Les ordonnances sur la privatisation des entreprises publiques

14 juillet 1986
07m 32s
Réf. 00121

Notice

Résumé :
L’interview du Président du 14 juillet 1986 est largement dédiée à la question de la signature des ordonnances sur la privatisation des entreprises publiques. François Mitterrand estime qu’il n’y a pas les assurances nécessaires pour signer ce texte, qui risque de mettre à mal l’intérêt national. Edouard Balladur réplique en disant que les soucis du Président sont les soucis du gouvernement.
Date de diffusion :
14 juillet 1986
Source :
Antenne 2 (Collection: JT 20H )

> [ENTRÉES]:

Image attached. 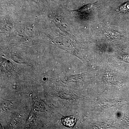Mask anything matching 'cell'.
<instances>
[{
	"mask_svg": "<svg viewBox=\"0 0 129 129\" xmlns=\"http://www.w3.org/2000/svg\"><path fill=\"white\" fill-rule=\"evenodd\" d=\"M62 123L67 127H72L76 123V119L75 118L72 116L66 117L62 119Z\"/></svg>",
	"mask_w": 129,
	"mask_h": 129,
	"instance_id": "cell-1",
	"label": "cell"
},
{
	"mask_svg": "<svg viewBox=\"0 0 129 129\" xmlns=\"http://www.w3.org/2000/svg\"><path fill=\"white\" fill-rule=\"evenodd\" d=\"M120 10L122 12H126L129 10V3H127L122 5L120 8Z\"/></svg>",
	"mask_w": 129,
	"mask_h": 129,
	"instance_id": "cell-2",
	"label": "cell"
},
{
	"mask_svg": "<svg viewBox=\"0 0 129 129\" xmlns=\"http://www.w3.org/2000/svg\"><path fill=\"white\" fill-rule=\"evenodd\" d=\"M46 1H48V0H45ZM51 1H52V0H51Z\"/></svg>",
	"mask_w": 129,
	"mask_h": 129,
	"instance_id": "cell-3",
	"label": "cell"
}]
</instances>
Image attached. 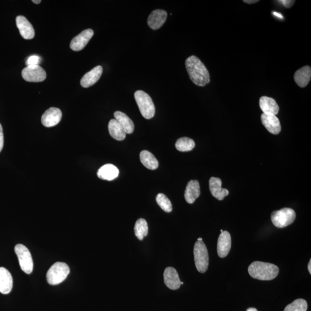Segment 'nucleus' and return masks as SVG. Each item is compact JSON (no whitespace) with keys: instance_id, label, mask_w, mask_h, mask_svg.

> [LISTE DES CONSIGNES]:
(1) Répondez aux questions suivantes à partir de la notice :
(a) À quelle date l'interview du Président a-t-elle eu lieu ?
(b) Quelle chaîne est indiquée comme source ?
(c) Qui réplique au Président ?
(2) Recopiez fidèlement le passage de la notice qui commence par "Les ordonnances sur" et se termine par "soucis du gouvernement.".
(3) Traduisez en anglais la phrase suivante de la notice : « Edouard Balladur réplique en disant que les soucis du Président sont les soucis du gouvernement. »

> [CORRIGÉ DE L'EXERCICE]:
(1)
(a) Le 14 juillet 1986.
(b) Antenne 2 (Collection : JT 20H).
(c) Edouard Balladur.

(2)
Les ordonnances sur la privatisation des entreprises publiques

14 juillet 1986
07m 32s
Réf. 00121

Notice

Résumé :
L’interview du Président du 14 juillet 1986 est largement dédiée à la question de la signature des ordonnances sur la privatisation des entreprises publiques. François Mitterrand estime qu’il n’y a pas les assurances nécessaires pour signer ce texte, qui risque de mettre à mal l’intérêt national. Edouard Balladur réplique en disant que les soucis du Président sont les soucis du gouvernement.

(3) Edouard Balladur replies by saying that the President's concerns are the government's concerns.